Agreenco recently set up a TSR processing factory with a daily production capacity of 12-tonnes.
It invested Rs 2.8 crore in the factory.
The main reason for the quality issues of Indian TSR is the raw material used for its production: scrap rubber.
"It is the lack of quality of raw material used for manufacture of TSR which is the prime reason for inconsistency in technical specifications," ATMA said. Scrap rubber (the residue after the latex is collected from rubber trees) is often contaminated with sand and other foreign particles.
As against this, latex is used to process the TSR in other countries.
"We concede that there are quality problems," says Prof. K K Abraham, President of the Pala Marketing Society, a leading rubber co-operative.
Prof Abraham says that it is the use of scrap rubber that also hinders the large-scale production of TSR.
"We have only 1.5 lakh tonnes of scrap rubber available in India as compared with our rubber production of around 7.5 lakh tonnes," he said. So there is dire shortage of raw material often felt by block rubber processing units.

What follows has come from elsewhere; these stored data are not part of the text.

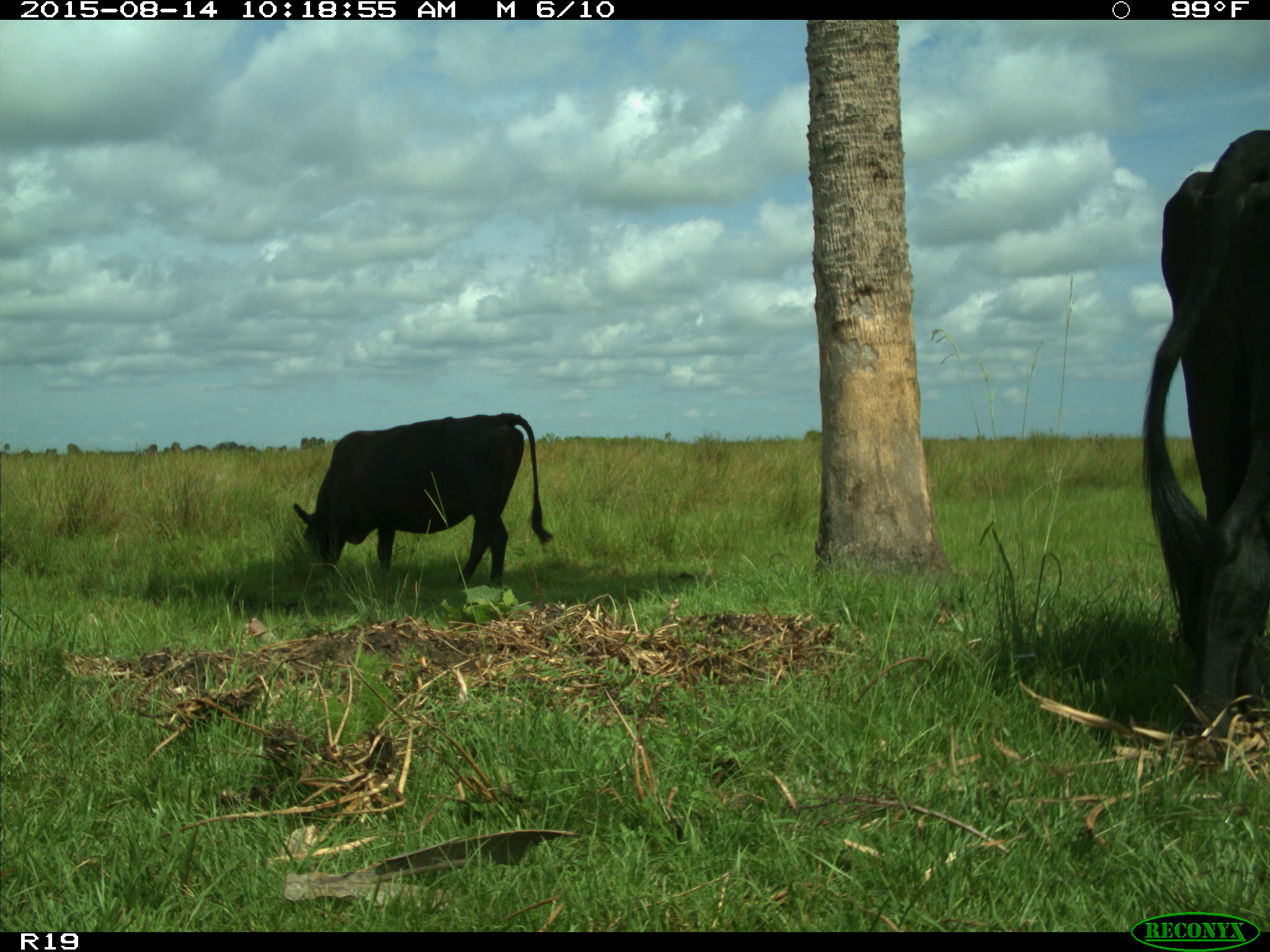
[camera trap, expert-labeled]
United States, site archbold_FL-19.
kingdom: Animalia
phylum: Chordata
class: Mammalia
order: Artiodactyla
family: Bovidae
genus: Bos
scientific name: Bos taurus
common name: domestic cow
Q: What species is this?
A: Bos taurus (domestic cow).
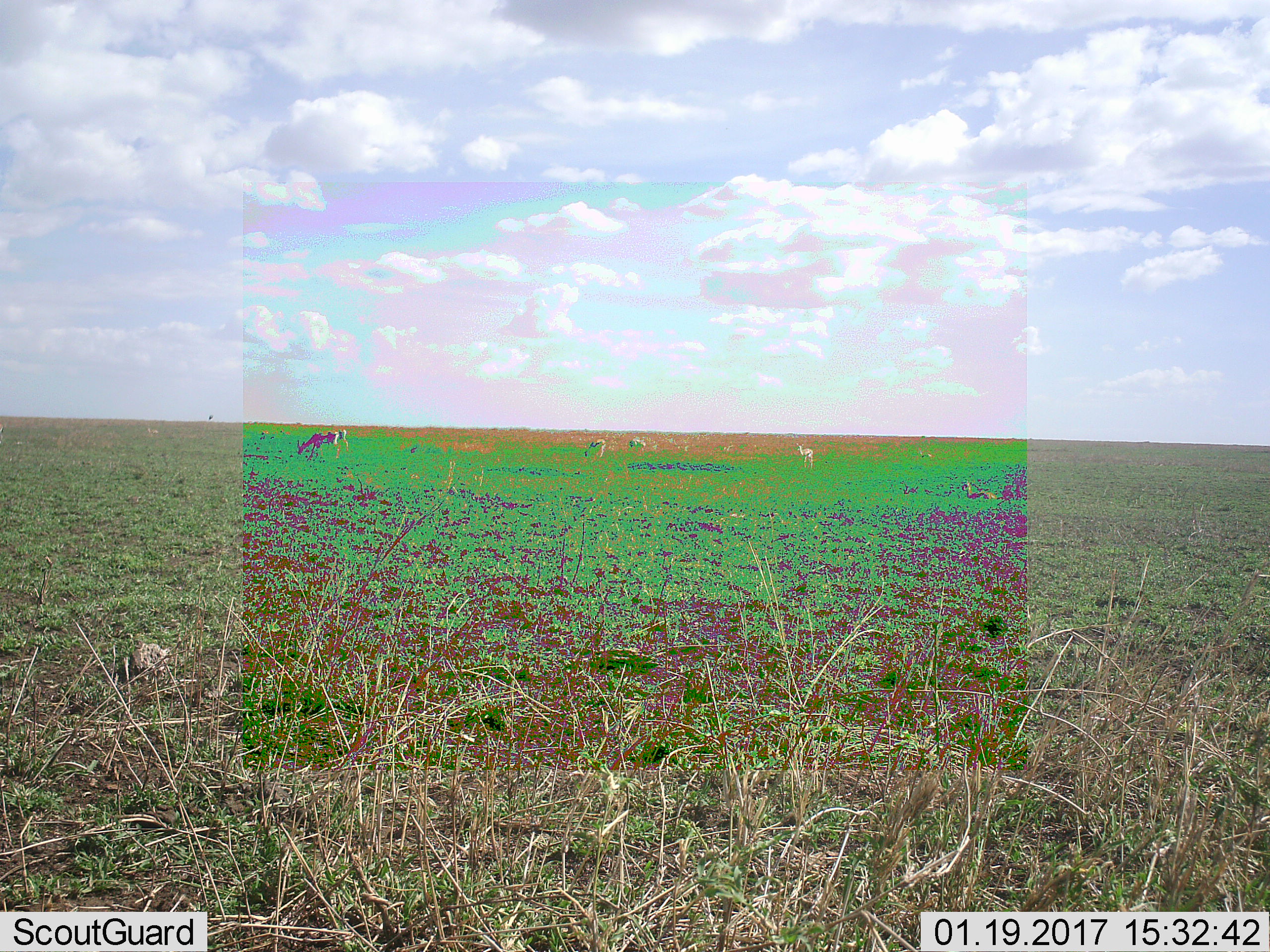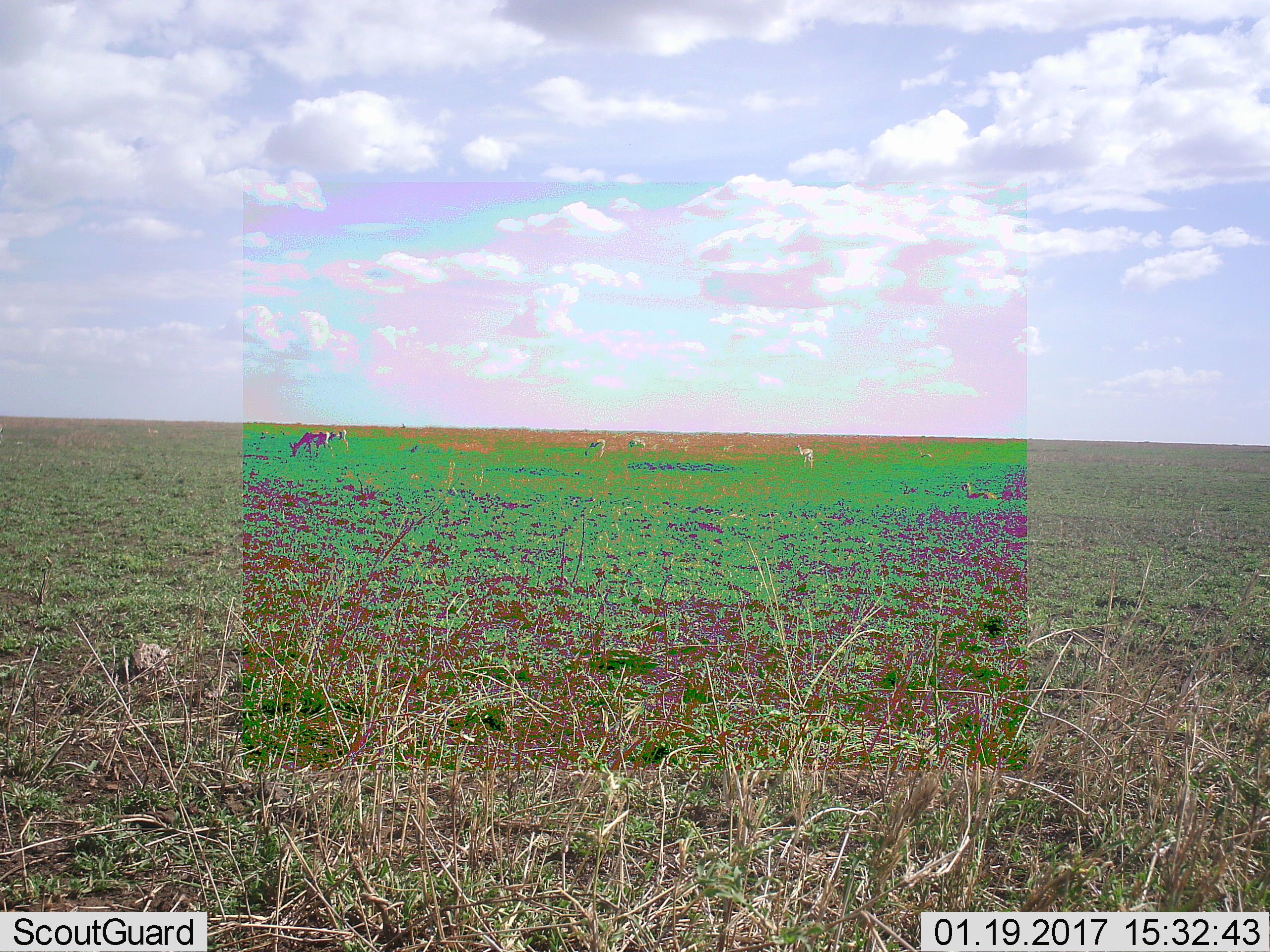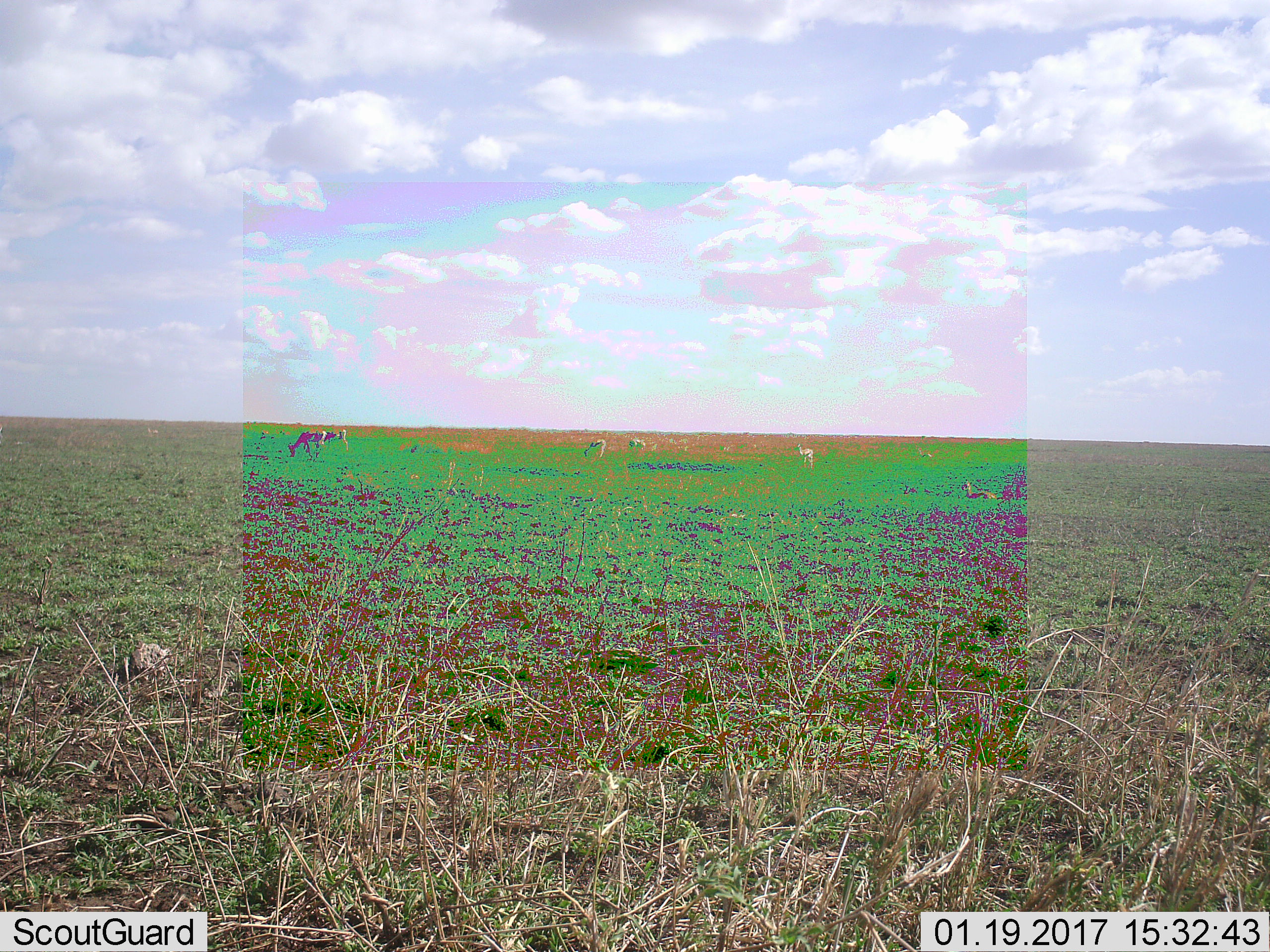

While Indonesia's entire rubber output is in the form of block rubber, in Thailand it is 90 per cent.
But in India, it constitutes a meagre 13 per cent of the total rubber production.
Experts say enthusing growers to switch from sheet to block rubber is an uphill task.
"We will have to wait for a long time," says Prof Abraham. He cites the example of Indonesia where farmers were encouraged to supply latex for block rubber production through subsidies.
Mr Radhakrishnan says providing subsidies to farmers may not be possible in today's circumstances. "We should have done it in the past."
However, latex fetches a lower price for farmers and unless the price difference with a sheet rubber is bridged, they may continue to be averse to supplying the latex.
Another side of the issue is that if latex is used in place of the scrap rubber, cost of TSR production will go up.
Tyre industry may not be willing to pay a higher price for block rubber than the prevailing rates.
Also, tyre companies are not using TSR in the production of all categories of tyres, as they prefer the sheet rubber the most in India.